Había, sin embargo, un punto en el que era más afortunado que el fantástico protagonista de la novela. Nunca padeció el terror, un tanto grotesco -nunca, de hecho, tuvo razón alguna para ello-, que inspiraban los espejos, las brillantes superficies de los metales y el agua inmóvil al joven parisino desde una temprana edad, terror ocasionado por la repentina desaparición de una belleza que en otro tiempo, al parecer, había sido extraordinariamente llamativa. Dorian Gray solía leer, con un júbilo casi cruel -y quizá en casi todas las alegrías, como sin duda en todos los placeres, la crueldad tiene su lugar- la última parte del libro, con su relato verdaderamente trágico, aunque hasta cierto punto demasiado subrayado, del dolor y la desesperación de alguien que había perdido lo que apreciaba, por encima de todo, en otras personas y en el mundo.
Porque la singular belleza que tanto había fascinado a Basil Hallward y a otros muchos nunca parecía abandonarlo. Incluso quienes habían oído de él las mayores vilezas -y periódicamente extraños rumores sobre su manera de vivir corrían por Londres y se convertían en la comidilla de los clubs-, no les daban crédito si llegaban a conocerlo personalmente. Dorian Gray conservaba el aspecto de alguien que se ha mantenido lejos de la vileza del mundo. Las conversaciones groseras se interrumpían cuando entraba en una habitación. Había una pureza en su rostro que tenía todo el valor de un reproche. Su mera presencia parecía despertar el recuerdo de una inocencia mancillada. Todo el mundo se preguntaba cómo alguien tan atractivo y puro había escapado a la corrupción de una época sórdida a la vez que sensual.
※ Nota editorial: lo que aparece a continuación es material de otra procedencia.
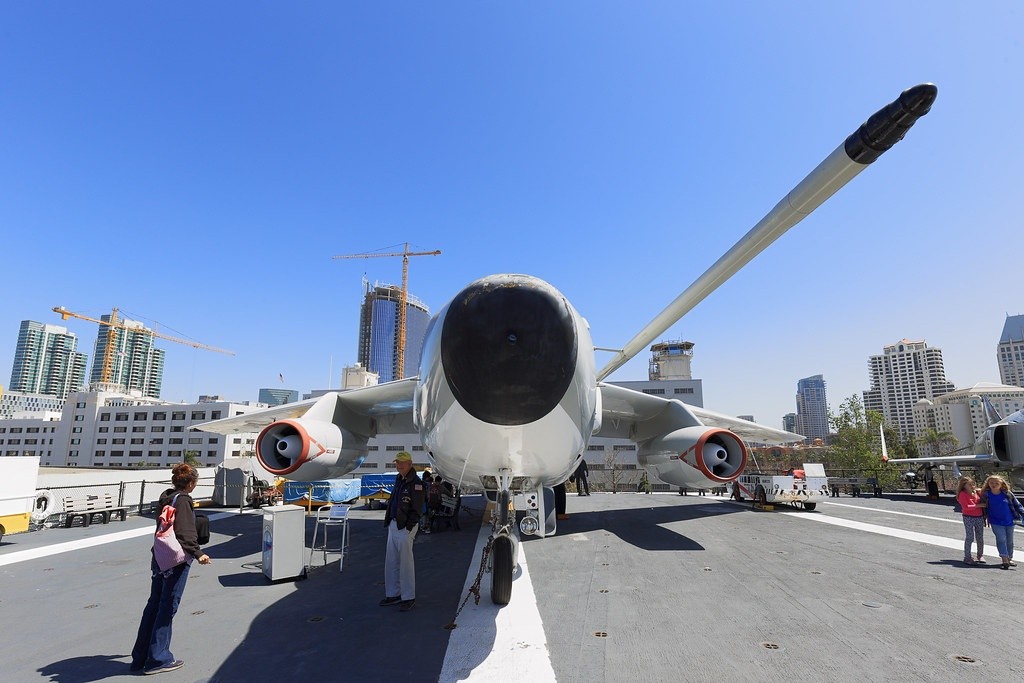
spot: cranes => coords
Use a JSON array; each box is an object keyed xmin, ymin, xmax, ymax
[
  {"xmin": 52, "ymin": 306, "xmax": 233, "ymax": 382},
  {"xmin": 332, "ymin": 243, "xmax": 441, "ymax": 381}
]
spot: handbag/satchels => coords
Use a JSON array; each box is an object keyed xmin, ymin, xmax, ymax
[
  {"xmin": 153, "ymin": 493, "xmax": 191, "ymax": 573},
  {"xmin": 569, "ymin": 475, "xmax": 575, "ymax": 483},
  {"xmin": 1004, "ymin": 491, "xmax": 1022, "ymax": 520}
]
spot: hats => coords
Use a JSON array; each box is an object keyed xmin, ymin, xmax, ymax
[{"xmin": 393, "ymin": 451, "xmax": 411, "ymax": 462}]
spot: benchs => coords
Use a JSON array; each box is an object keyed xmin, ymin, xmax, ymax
[{"xmin": 62, "ymin": 493, "xmax": 129, "ymax": 527}]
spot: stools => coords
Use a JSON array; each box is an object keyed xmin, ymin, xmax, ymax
[{"xmin": 308, "ymin": 503, "xmax": 352, "ymax": 573}]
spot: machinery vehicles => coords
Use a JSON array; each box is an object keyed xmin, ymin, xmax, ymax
[
  {"xmin": 246, "ymin": 473, "xmax": 280, "ymax": 509},
  {"xmin": 733, "ymin": 459, "xmax": 828, "ymax": 511}
]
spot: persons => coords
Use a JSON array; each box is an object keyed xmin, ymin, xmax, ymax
[
  {"xmin": 129, "ymin": 463, "xmax": 211, "ymax": 674},
  {"xmin": 574, "ymin": 459, "xmax": 590, "ymax": 496},
  {"xmin": 979, "ymin": 474, "xmax": 1024, "ymax": 568},
  {"xmin": 417, "ymin": 471, "xmax": 452, "ymax": 533},
  {"xmin": 553, "ymin": 482, "xmax": 568, "ymax": 520},
  {"xmin": 379, "ymin": 451, "xmax": 425, "ymax": 611},
  {"xmin": 957, "ymin": 476, "xmax": 987, "ymax": 565}
]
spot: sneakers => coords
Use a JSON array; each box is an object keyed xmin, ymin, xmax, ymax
[
  {"xmin": 379, "ymin": 594, "xmax": 401, "ymax": 606},
  {"xmin": 130, "ymin": 660, "xmax": 143, "ymax": 671},
  {"xmin": 143, "ymin": 658, "xmax": 185, "ymax": 674},
  {"xmin": 399, "ymin": 599, "xmax": 415, "ymax": 611}
]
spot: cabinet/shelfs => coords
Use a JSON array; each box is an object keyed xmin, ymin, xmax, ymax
[{"xmin": 262, "ymin": 503, "xmax": 305, "ymax": 581}]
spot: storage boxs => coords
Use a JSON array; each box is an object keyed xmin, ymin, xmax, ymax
[{"xmin": 763, "ymin": 505, "xmax": 774, "ymax": 510}]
Con frecuencia, al regresar a su casa de una de aquellas misteriosas y prolongadas ausencias que daban pie a tan extrañas conjeturas entre quienes eran, o creían ser, sus amigos, Dorian Gray se deslizaba escaleras arriba hasta la habitación cerrada del ático, abría la puerta con la llave que nunca se separaba de su persona, y se colocaba, con un espejo, delante del retrato pintado por Basil Hallward, mirando unas veces al rostro malvado y envejecido del lienzo y otras las facciones siempre jóvenes y bien parecidas que se reían de él desde la brillante superficie de cristal. La nitidez misma del contraste aumentaba su placer. Se fue enamorando cada vez más de la belleza de su cuerpo e interesándose más y más por la corrupción de su alma. Examinaba con minucioso cuidado, y a veces con un júbilo monstruoso y terrible, los espantosos surcos que cortaban su arrugada frente y que se arrastraban en torno ala boca sensual, perdido todo su encanto, preguntándose a veces qué era lo más horrible, si las huellas del pecado o las de la edad. También colocaba las manos, nacaradas, junto a las manos rugosas e hinchadas del cuadro, y sonreía. Se burlaba del cuerpo deforme y de las extremidades claudicantes.